When configuring a response rule:

  • The http-resp-status-code option is configured to specific HTTP response codes. If the HTTP response has any one of the configured values, then the rule takes effect.
  • Multiple header value matching groups can be configured. If the header value matches one of the groups, then the rule takes effect.
  • If both status codes and header values are specified in a rule, the response must match at least one of each.

The UTM ICAP log category is used for logging actions when FortiGate encounters errors with the ICAP server, such as no service, unreachable, error response code, or timeout.

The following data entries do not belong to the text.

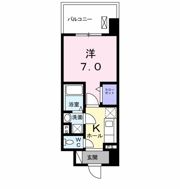 ヴァンヴェール森の宮の間取り画像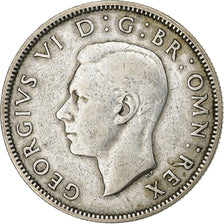 Great Britain, George VI, Florin, Two Shillings, 1941, Silver, EF(40-45), KM:855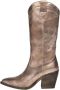 Nerogiardini Elegante Cowboy laarzen met Trichterabsatz Yellow Dames - Thumbnail 18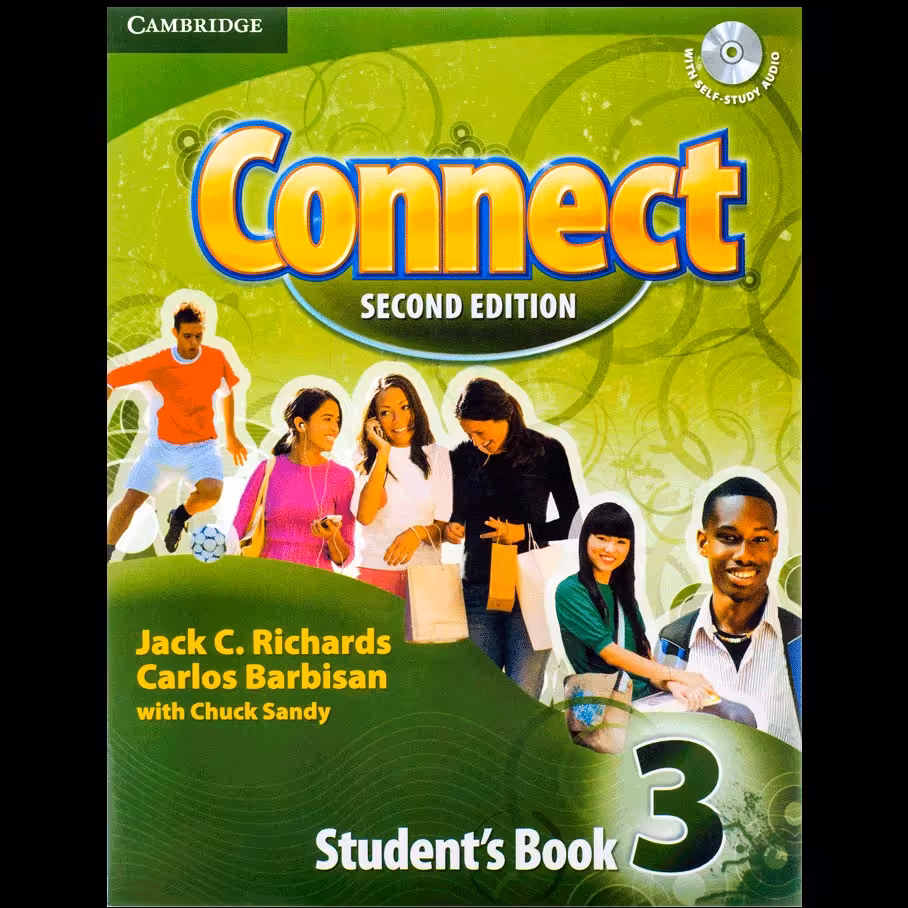 کتاب کانکت 3 connect به همراه CD و کتاب کار workbook
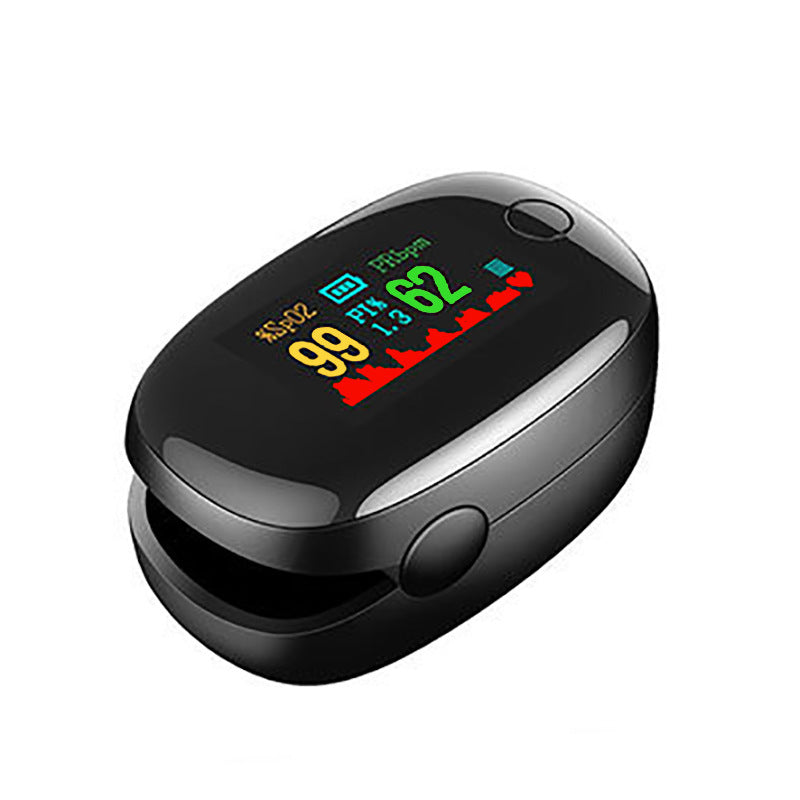 Fingertip Pulse Oximeter for blood oxygen monitoring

If an error occurs, a traffic log and an associated UTM ICAP log will be created.

Example

The FortiGate acts as a gateway for the client PC and connects to a reachable ICAP server. The ICAP server can be in NAT, transparent, or proxy mode.

In this example, client request HTTP responses will be forwarded to the ICAP server from all hosts if they have an HTTP status code of 200, 301, or 302, and have content‑type: image/jpeg in the their header.

To configure an ICAP profile with HTTP response rules:
config icap profile
    edit "icap_profile2"
        set request disable
        set response enable 
        set streaming-content-bypass disable
        set preview disable
        set response-server "icap_server1"
        set response-failure error
        set response-path ''
        set methods delete get head options post put trace other
        set response-req-hdr disable                    
        set respmod-default-action bypass 
        config respmod-forward-rules
            edit "rule2"
                set host "all"
                set action forward
                set http-resp-status-code 200 301 302 
                config header-group 
                    edit 2
                        set header-name "content-type"
                        set header "image/jpeg"
                    next
                end
            next
        end
    next
end
To view the logs if an error occurs:
  1. View the traffic log:
    # execute log filter category 0
    # execute log display
    1 logs found.
    1 logs returned.
    
     1: date=2019-10-25 time=17:43:47 logid="0000000013" type="traffic" subtype="forward" level="notice" vd="vdom1" eventtime=1572050627037314464 tz="-0700" srcip=10.1.100.145 srcport=47968 srcintf="port1" srcintfrole="undefined" dstip=172.16.200.46 dstport=80 dstintf="port2" dstintfrole="undefined" poluuid="a4d5324e-f6c3-51e9-ce2d-f360994fb547" sessionid=43549 proto=6 action="close" policyid=1 policytype="policy" service="HTTP" dstcountry="Reserved" srccountry="Reserved" trandisp="snat" transip=172.16.200.1 transport=47968 duration=1 sentbyte=485 rcvdbyte=398 sentpkt=6 rcvdpkt=5 appcat="unscanned" wanin=478 wanout=165 lanin=165 lanout=165 utmaction="block" counticap=1 crscore=5 craction=262144 crlevel="low" utmref=65532-0
  2. View the UTM ICAP log:
    # execute log filter category 20
    # execute log display
    1 logs found.
    1 logs returned.
    
     1: date=2019-10-25 time=17:43:46 logid="2000060000" type="utm" subtype="icap" eventtype="icap" level="warning" vd="vdom1" eventtime=1572050626010097145 tz="-0700" msg="Request blocked due to ICAP server error" service="HTTP" srcip=10.1.100.145 dstip=172.16.200.46 srcport=47968 dstport=80 srcintf="port1" srcintfrole="undefined" dstintf="port2" dstintfrole="undefined" policyid=1 sessionid=43549 proto=6 action="blocked" profile="icap_profile1" url="/icap_test/"

The logs show that, in this case, the ICAP services stopped before the access. When the client tried to access HTTP and ICAP took effect, the FortiGate sent the ICAP request to the ICAP server and received an error. The client sees a 502 Bad Gateway message, and FortiGate writes the two logs. In the GUI, the logged traffic is displayed as Result: Deny: UTM Blocked.